La cucina di Davide Ventimiglia Il sapore dei ricordi, chi è il conduttore
Il padrone di casa della trasmissione è Davide Ventimiglia. Si tratta di uno chef originario della Sicilia, che nonostante la giovane età ha già un curriculum di tutto rispetto. Da qualche anno, in particolare, è il sous chef di Alessandro Borghese, volto noto della televisione italiana, padrone di casa di svariati format, fra cui Celebrity Chef e 4 Ristoranti.
Per Ventimiglia, l’avventura su Food Network non rappresenta l’esordio assoluto sul piccolo schermo. Nel 2019 aveva già gareggiato al talent Cuochi d’Italia, in onda su TV8 e guidato proprio dal già citato Borghese.
La programmazione tv
La cucina di Davide Ventimiglia Il sapore dei ricordi è una produzione originale della Jumpcutmedia, che ha lavorato per conto della Warner Bros. Discovery. Le puntate della trasmissione hanno una durata di circa mezz’ora e Food Network ne propone due alla settimana, dalle 22:00, nella giornata del lunedì. Subito dopo la messa in onda televisiva, gli appuntamenti sono fruibili in streaming ed on demand sull’applicazione Discovery+.
L’obiettivo di Davide Ventimiglia è quello di raccontare, mediante le ricette, il proprio percorso di formazione che lo ha portato a diventare uno stimato chef. Per il conduttore si tratta di un modo per ricordare le sue radici, grazie ai segreti che ha appreso dal nonno, da cui ha ereditato la passione per la cucina. Oltre alla tradizione, però, è dato spazio all’innovazione. Il tutto con un unico comune denominatore: ogni piatto dev’essere semplice, replicabile dal pubblico a casa.
La cucina di Davide Ventimiglia Il sapore dei ricordi, le ricette del debutto
Durante La cucina di Davide Ventimiglia Il sapore dei ricordi del 3 marzo, il conduttore prepara pasta a taianu, primo piatto tipico di Cefalù contraddistinto da un condimento fatto di ragù di carne di agnello e vitello sfilacciata, melanzane fritte, pecorino e basilico.
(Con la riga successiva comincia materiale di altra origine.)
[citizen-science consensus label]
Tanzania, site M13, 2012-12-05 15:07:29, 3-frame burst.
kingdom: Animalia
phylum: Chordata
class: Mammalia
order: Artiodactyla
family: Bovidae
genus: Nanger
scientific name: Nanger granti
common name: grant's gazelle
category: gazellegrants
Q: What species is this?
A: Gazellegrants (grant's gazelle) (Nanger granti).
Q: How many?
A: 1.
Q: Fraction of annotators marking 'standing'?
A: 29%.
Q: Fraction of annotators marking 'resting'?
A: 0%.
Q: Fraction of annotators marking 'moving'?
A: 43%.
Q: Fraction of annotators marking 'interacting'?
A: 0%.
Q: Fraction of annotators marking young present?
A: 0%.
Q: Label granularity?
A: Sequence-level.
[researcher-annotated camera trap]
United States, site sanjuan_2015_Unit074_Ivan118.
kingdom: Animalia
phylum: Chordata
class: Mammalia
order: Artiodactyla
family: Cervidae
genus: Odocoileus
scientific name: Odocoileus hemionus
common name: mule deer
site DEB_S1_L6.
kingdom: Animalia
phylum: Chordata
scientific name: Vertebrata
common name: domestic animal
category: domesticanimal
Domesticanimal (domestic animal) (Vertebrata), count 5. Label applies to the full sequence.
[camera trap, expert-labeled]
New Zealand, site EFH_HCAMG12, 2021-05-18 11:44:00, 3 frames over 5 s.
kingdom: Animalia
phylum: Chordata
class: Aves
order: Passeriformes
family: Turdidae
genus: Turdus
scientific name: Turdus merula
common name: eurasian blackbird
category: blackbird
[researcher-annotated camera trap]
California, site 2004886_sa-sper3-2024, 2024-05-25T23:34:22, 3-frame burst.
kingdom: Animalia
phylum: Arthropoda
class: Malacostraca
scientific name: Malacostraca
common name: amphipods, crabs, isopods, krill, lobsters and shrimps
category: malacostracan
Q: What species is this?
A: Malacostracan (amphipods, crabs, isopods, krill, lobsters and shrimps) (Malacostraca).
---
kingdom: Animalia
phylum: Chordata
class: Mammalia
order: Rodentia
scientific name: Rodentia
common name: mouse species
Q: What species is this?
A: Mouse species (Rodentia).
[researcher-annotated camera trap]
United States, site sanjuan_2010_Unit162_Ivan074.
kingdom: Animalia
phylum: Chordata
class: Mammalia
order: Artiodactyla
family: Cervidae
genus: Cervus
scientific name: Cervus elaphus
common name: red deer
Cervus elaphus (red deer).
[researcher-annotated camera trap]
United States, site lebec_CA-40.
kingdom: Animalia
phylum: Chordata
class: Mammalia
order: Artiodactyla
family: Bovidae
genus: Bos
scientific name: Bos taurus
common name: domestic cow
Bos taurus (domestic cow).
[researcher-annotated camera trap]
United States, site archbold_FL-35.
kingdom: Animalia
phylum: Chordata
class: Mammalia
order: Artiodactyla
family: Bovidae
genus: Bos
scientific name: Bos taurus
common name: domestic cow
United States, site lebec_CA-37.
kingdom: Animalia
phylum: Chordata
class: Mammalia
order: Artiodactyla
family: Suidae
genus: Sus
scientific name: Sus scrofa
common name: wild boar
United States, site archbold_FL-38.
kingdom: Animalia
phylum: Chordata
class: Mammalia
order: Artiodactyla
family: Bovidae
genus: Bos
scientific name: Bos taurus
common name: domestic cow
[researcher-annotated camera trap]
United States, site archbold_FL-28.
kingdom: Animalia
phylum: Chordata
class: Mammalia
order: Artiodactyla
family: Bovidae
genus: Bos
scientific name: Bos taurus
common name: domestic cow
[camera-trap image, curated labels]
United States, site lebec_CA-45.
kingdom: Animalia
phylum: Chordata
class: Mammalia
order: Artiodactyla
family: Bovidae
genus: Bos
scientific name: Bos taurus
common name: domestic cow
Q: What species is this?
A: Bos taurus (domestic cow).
A seguire realizza un falsomagro, carne farcita tipica del pranzo domenicale.
In un secondo momento cucina gli aneletti al forno, particolare tipologia di pasta al forno condita con ragù e formaggio e tipico della provincia di Palermo. Infine, Davide Ventimiglia prepara la triglia fritta, classico secondo siciliano, accompagnata dalla zucca in agrodolce. Un piatto, quest’ultimo, che è il simbolo di quanto il contrasto fra il dolce ed il salato sia fondamentale per la cucina sicula.